Second, the commentary about Lovecraft's racism, and his "ambiguity," became tiresome. No one who has read any Lovecraft can walk away from his fiction without the strong feeling that Lovecraft had some peculiar ideas about race -- and likely eugenics -- but readers don't need to be reminded every chapter. Cooper attempted to use this conversation, as well as a couple of rough asides about role playing games, as witty banter -- banter that also served as an important connection between Lovecraft and the cultists -- but it gets a little over played. It might have seemed less overplayed if Cooper had included more specific examples of Lovecraft's racism by including quotes from stories where Lovecraft's racism really shines through. This is a place where it would have been nice to have been shown rather than told. Give the reader a couple of passages from Dunwich Horror and have your characters talk about how disturbing they were. The same can be said for the mocking of Lovecraft's use of "indescribable." Though it should be noted that Cooper does have a good comedic moment in R'yleh which is only made possible due to previous complaints regarding Lovecraft's prose. Once again, it would have been nice to get some more actual Lovecraftian passages. The purple prose might have been comedy enough all by itself.

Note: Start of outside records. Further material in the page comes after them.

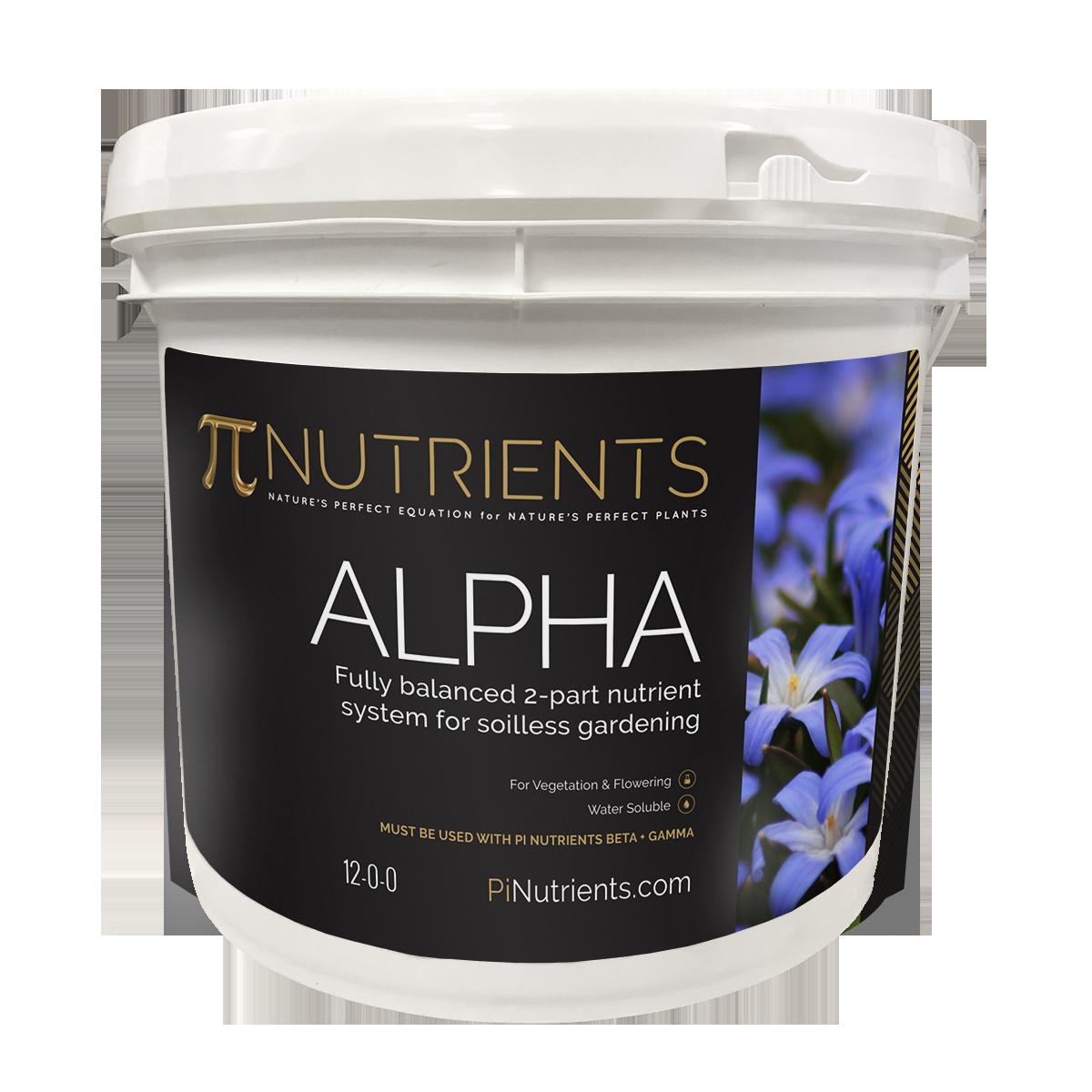 Pi Nutrients Pi Nutrients - Alpha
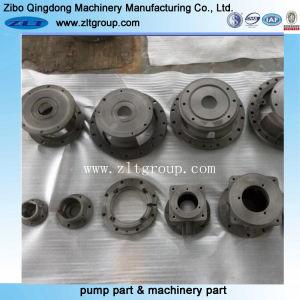 Duktiler Pumpen-Adapter Eisen ANSI-Goulds 3196 durch Sand-Gussteil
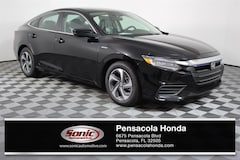 New 2019 Honda Insight LX Sedan for sale in Pensacola, FL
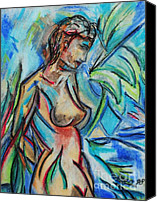 Galleria Drawings Canvas Prints - Dream Girl 98 Canvas Print by Bradley Bishko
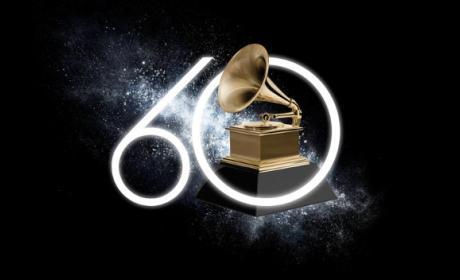 Cómo ver por televisión gratis los Premios Grammy.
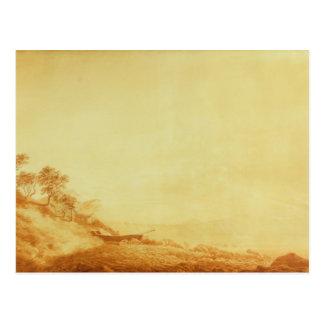 Cartão Postal Olhando para Arkona no nascer do sol, 1801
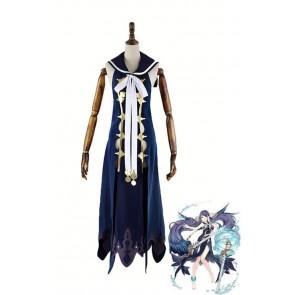 sinoalice シノアリス 人魚姫 コスプレ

Third, Seamus Cooper's attempts at political humor largely fall flat. The best political comedians skewer both those they agree with and those with whom they disagree fervently. Cooper's political jabs can be summed up as simply as Republicans underfund paranormal defense and Democrats fund it appropriately. Their was one gem of a joke where the post-94 Congress wanted to restrict a certain agency to using only "Biblical Based Defenses." Anyone who has read a Chick tract should get a good chuckle from that conversation, but by and large Cooper misses a couple of real opportunities for humor. For example, why wasn't Nancy Reagan's use of an Astrologer included? One can easily imagine a dozen jokes stemming from that concept alone.

What if Ronald Reagan, after he fired the striking Air Traffic Controllers, had the replacement military controllers have planes fly paths prescribed by the Astrologer? And what if those paths corresponded to a particularly dangerous summoning ritual? One could have a field day with that, as one could also have had a field day with Clinton needed a special anti-Succubus Secret Service Agent, or how Tipper Gore's anti-D&D statements in her book Raising PG Kids in an X-Rated Society led to some D&D obsessed "occultists" using a ritual they thought was fake against her? There is no limit to where these jokes could go.

Were I Cooper's editor, I would have had him unpack a lot of the political comments and have him transform them into more specific jokes. There's a lot of humor, on both sides of the aisle, to toss around and the book would have been better for it.

These complaints aside, The Mall of Cthulhu was exactly the book I needed when I read it. The book is an enjoyable and light-hearted yarn where underfunded, and under-powered, good guys have to fight against larger than life enemies -- including a hundred plus year-old sorority member vampire priestess named Bitsy.